● **SHORT EXERCISE**
Reproduce every entry exactly and leave its pictures out.

[Questions about scene geometry]
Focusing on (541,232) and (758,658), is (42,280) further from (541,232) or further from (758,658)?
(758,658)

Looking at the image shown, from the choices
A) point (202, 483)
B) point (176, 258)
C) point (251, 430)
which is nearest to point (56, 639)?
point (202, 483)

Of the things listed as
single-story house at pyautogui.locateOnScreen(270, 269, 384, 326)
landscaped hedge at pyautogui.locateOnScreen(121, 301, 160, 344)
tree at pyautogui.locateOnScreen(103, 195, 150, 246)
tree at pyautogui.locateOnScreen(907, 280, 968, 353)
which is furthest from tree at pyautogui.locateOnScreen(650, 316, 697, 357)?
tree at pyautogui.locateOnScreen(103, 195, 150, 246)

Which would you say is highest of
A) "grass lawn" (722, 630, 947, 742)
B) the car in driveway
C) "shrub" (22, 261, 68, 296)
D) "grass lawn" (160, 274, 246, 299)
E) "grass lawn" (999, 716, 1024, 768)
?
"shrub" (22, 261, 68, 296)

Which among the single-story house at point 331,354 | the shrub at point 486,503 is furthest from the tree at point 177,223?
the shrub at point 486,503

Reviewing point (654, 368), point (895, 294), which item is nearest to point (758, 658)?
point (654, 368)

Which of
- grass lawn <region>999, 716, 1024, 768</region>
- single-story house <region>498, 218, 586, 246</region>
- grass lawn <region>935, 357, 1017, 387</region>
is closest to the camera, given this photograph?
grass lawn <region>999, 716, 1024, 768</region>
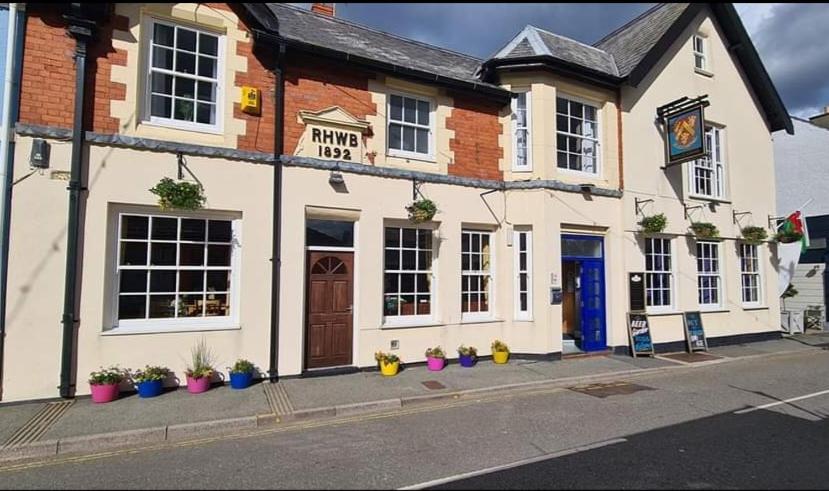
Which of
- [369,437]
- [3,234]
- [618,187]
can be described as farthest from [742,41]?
[3,234]

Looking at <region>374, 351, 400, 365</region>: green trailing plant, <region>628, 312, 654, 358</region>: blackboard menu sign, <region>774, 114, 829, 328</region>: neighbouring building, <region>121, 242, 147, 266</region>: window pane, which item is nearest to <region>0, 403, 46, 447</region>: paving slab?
<region>121, 242, 147, 266</region>: window pane

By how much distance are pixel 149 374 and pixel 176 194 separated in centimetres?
289

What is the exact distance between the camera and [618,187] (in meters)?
11.9

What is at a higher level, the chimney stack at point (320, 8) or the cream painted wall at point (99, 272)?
the chimney stack at point (320, 8)

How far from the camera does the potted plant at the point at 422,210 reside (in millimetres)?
9750

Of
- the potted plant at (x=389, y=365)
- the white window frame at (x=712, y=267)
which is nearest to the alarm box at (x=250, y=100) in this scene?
the potted plant at (x=389, y=365)

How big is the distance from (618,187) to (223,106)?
934 cm

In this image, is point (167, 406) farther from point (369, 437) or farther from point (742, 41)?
point (742, 41)

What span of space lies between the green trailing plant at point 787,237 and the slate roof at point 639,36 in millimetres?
7484

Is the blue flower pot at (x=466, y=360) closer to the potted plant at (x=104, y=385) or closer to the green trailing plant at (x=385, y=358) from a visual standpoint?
the green trailing plant at (x=385, y=358)

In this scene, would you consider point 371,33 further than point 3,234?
Yes

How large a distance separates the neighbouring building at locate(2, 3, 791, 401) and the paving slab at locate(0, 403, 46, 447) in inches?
13.2

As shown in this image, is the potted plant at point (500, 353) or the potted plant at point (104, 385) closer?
the potted plant at point (104, 385)

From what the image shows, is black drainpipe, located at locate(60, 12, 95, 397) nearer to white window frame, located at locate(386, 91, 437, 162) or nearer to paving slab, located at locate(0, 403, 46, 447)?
paving slab, located at locate(0, 403, 46, 447)
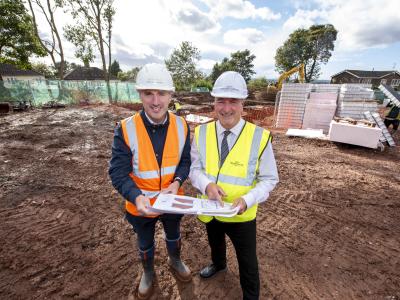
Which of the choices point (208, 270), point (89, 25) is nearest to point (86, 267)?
point (208, 270)

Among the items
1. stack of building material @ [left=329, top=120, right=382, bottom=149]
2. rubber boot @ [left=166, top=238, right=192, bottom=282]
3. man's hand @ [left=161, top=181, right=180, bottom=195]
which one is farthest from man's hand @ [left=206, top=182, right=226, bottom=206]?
stack of building material @ [left=329, top=120, right=382, bottom=149]

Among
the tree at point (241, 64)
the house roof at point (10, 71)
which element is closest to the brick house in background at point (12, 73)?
→ the house roof at point (10, 71)

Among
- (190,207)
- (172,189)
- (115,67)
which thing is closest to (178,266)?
(172,189)

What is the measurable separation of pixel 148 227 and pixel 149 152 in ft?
2.61

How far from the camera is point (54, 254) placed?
118 inches

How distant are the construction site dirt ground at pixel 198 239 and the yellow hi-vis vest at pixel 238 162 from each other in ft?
4.41

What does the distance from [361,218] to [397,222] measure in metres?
0.58

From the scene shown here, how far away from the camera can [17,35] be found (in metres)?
20.7

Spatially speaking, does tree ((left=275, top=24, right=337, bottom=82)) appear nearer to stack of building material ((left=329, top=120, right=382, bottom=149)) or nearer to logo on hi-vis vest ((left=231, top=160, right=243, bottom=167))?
stack of building material ((left=329, top=120, right=382, bottom=149))

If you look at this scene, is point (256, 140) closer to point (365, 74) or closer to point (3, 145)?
point (3, 145)

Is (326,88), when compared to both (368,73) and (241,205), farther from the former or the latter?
(368,73)

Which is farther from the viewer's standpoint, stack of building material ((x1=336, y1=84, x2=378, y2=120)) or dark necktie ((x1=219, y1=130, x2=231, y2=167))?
stack of building material ((x1=336, y1=84, x2=378, y2=120))

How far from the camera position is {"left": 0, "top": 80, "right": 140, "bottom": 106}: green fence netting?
741 inches

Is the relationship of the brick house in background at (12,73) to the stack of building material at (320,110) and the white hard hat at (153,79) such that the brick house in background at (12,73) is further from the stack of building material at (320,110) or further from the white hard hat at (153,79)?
the white hard hat at (153,79)
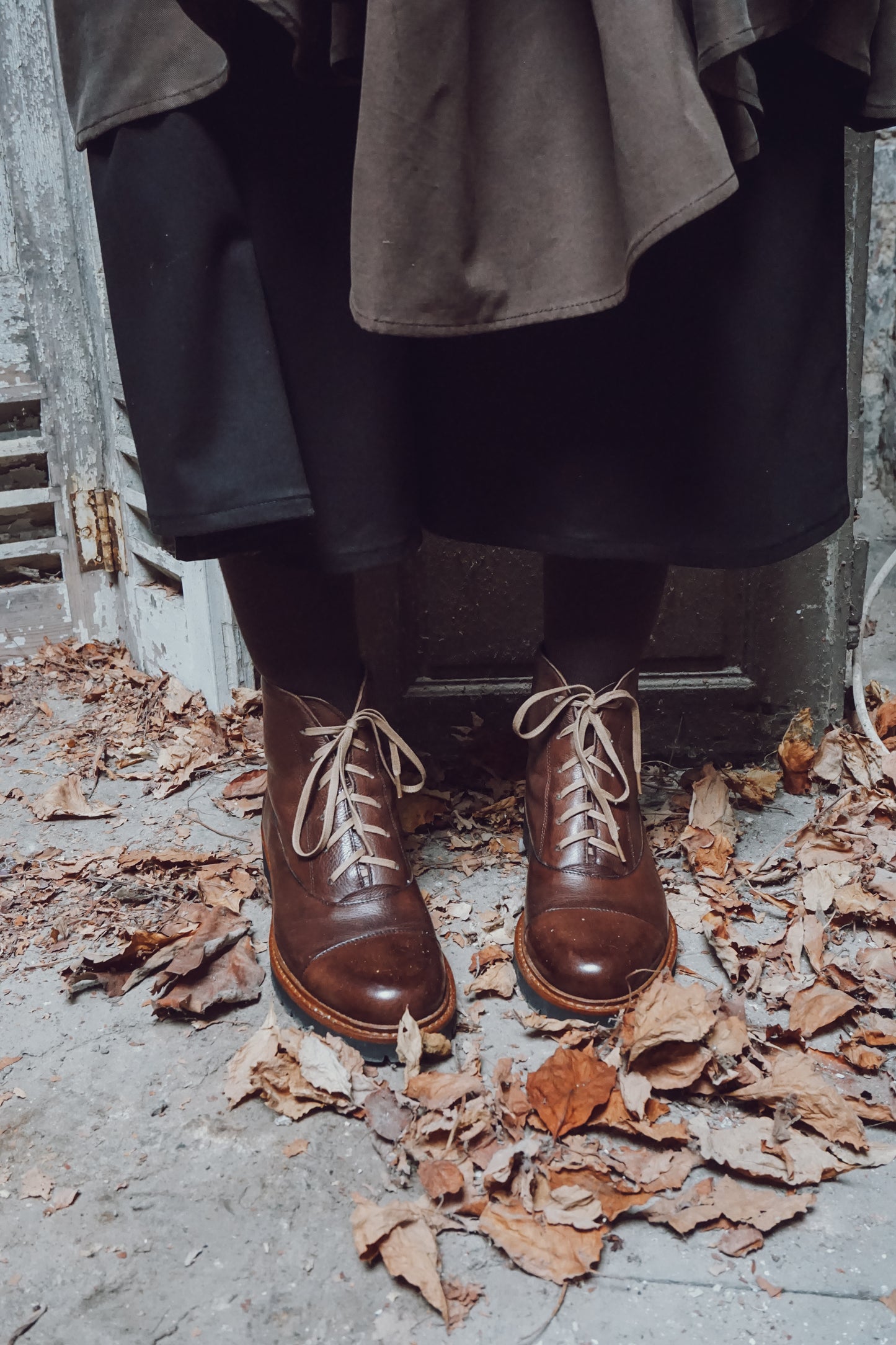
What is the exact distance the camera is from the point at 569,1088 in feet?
2.87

● **WRITTEN RESPONSE**
Focusing on (541,232) and (758,658), is (42,280) further from (541,232) or further from (758,658)?
(758,658)

Looking at the image shown, from the choices
A) point (202, 483)
B) point (176, 258)
C) point (251, 430)
which is nearest to point (56, 639)?
point (202, 483)

Of the things listed as
single-story house at pyautogui.locateOnScreen(270, 269, 384, 326)
landscaped hedge at pyautogui.locateOnScreen(121, 301, 160, 344)
tree at pyautogui.locateOnScreen(103, 195, 150, 246)
tree at pyautogui.locateOnScreen(907, 280, 968, 353)
which is furthest from tree at pyautogui.locateOnScreen(650, 316, 697, 357)?
tree at pyautogui.locateOnScreen(103, 195, 150, 246)

Which would you say is highest of
A) "grass lawn" (722, 630, 947, 742)
B) the car in driveway
C) "shrub" (22, 261, 68, 296)
D) "grass lawn" (160, 274, 246, 299)
E) "grass lawn" (999, 716, 1024, 768)
?
"shrub" (22, 261, 68, 296)

Which among the single-story house at point 331,354 | the shrub at point 486,503 is furthest from the tree at point 177,223?
the shrub at point 486,503

Reviewing point (654, 368), point (895, 294), which item is nearest to point (758, 658)?
point (654, 368)

Which of
- grass lawn <region>999, 716, 1024, 768</region>
- single-story house <region>498, 218, 586, 246</region>
- grass lawn <region>935, 357, 1017, 387</region>
is closest to the camera, given this photograph?
grass lawn <region>999, 716, 1024, 768</region>
Which of
- [369,437]
- [3,234]
- [618,187]
can be described as farthest from [742,41]?
[3,234]

Looking at <region>374, 351, 400, 365</region>: green trailing plant, <region>628, 312, 654, 358</region>: blackboard menu sign, <region>774, 114, 829, 328</region>: neighbouring building, <region>121, 242, 147, 266</region>: window pane, which item is nearest to <region>0, 403, 46, 447</region>: paving slab?
<region>121, 242, 147, 266</region>: window pane

By how much distance are pixel 149 374 and pixel 176 194 separated in centimetres?
289

What is the exact distance between the camera and [618,187] (in meters)?
11.9

What is at a higher level, the chimney stack at point (320, 8) or the cream painted wall at point (99, 272)?
the chimney stack at point (320, 8)

How far from the camera does the potted plant at the point at 422,210 reside (in millimetres)?
9750

Of
- the potted plant at (x=389, y=365)
- the white window frame at (x=712, y=267)
which is nearest to the alarm box at (x=250, y=100) in this scene?
the potted plant at (x=389, y=365)

How big is the distance from (618,187) to (223,106)?
934 cm

In this image, is point (167, 406) farther from point (369, 437) or farther from point (742, 41)?
point (742, 41)

What span of space lies between the green trailing plant at point 787,237 and the slate roof at point 639,36 in millimetres?
7484

Is the blue flower pot at (x=466, y=360) closer to the potted plant at (x=104, y=385) or closer to the green trailing plant at (x=385, y=358) from a visual standpoint?
the green trailing plant at (x=385, y=358)

In this scene, would you consider point 371,33 further than point 3,234?
Yes

How large a distance separates the neighbouring building at locate(2, 3, 791, 401) and the paving slab at locate(0, 403, 46, 447) in inches?
13.2

As shown in this image, is the potted plant at point (500, 353) or the potted plant at point (104, 385) closer?
the potted plant at point (104, 385)

From what the image shows, is black drainpipe, located at locate(60, 12, 95, 397) nearer to white window frame, located at locate(386, 91, 437, 162) or nearer to paving slab, located at locate(0, 403, 46, 447)?
paving slab, located at locate(0, 403, 46, 447)
Which of the choices point (208, 270), point (89, 25) is nearest to point (86, 267)?
point (208, 270)

Among the items
1. stack of building material @ [left=329, top=120, right=382, bottom=149]
2. rubber boot @ [left=166, top=238, right=192, bottom=282]
3. man's hand @ [left=161, top=181, right=180, bottom=195]
which one is farthest from man's hand @ [left=206, top=182, right=226, bottom=206]?
stack of building material @ [left=329, top=120, right=382, bottom=149]

Among
the tree at point (241, 64)
the house roof at point (10, 71)
which element is closest to the brick house in background at point (12, 73)?
→ the house roof at point (10, 71)

Among
- (190,207)
- (172,189)
- (115,67)
which thing is closest to (178,266)?
(172,189)

What is the measurable separation of pixel 148 227 and pixel 149 152 in ft?
2.61

How far from the camera is point (54, 254) placed?
118 inches

How distant are the construction site dirt ground at pixel 198 239 and the yellow hi-vis vest at pixel 238 162 from each other in ft?
4.41

What does the distance from [361,218] to [397,222] measure in metres?
0.58

From the scene shown here, how far away from the camera can [17,35] be found (in metres)?
20.7

Spatially speaking, does tree ((left=275, top=24, right=337, bottom=82)) appear nearer to stack of building material ((left=329, top=120, right=382, bottom=149)) or nearer to logo on hi-vis vest ((left=231, top=160, right=243, bottom=167))?
stack of building material ((left=329, top=120, right=382, bottom=149))

If you look at this scene, is point (256, 140) closer to point (365, 74) or closer to point (3, 145)?
point (3, 145)

Is (326,88), when compared to both (368,73) and (241,205), farther from the former or the latter?
(368,73)

Which is farther from the viewer's standpoint, stack of building material ((x1=336, y1=84, x2=378, y2=120)) or dark necktie ((x1=219, y1=130, x2=231, y2=167))?
stack of building material ((x1=336, y1=84, x2=378, y2=120))

How far from the camera position is {"left": 0, "top": 80, "right": 140, "bottom": 106}: green fence netting?
741 inches

Is the relationship of the brick house in background at (12,73) to the stack of building material at (320,110) and the white hard hat at (153,79) such that the brick house in background at (12,73) is further from the stack of building material at (320,110) or further from the white hard hat at (153,79)?
the white hard hat at (153,79)
What is the exact distance the camera is from the point at 569,1088 in feet?
2.87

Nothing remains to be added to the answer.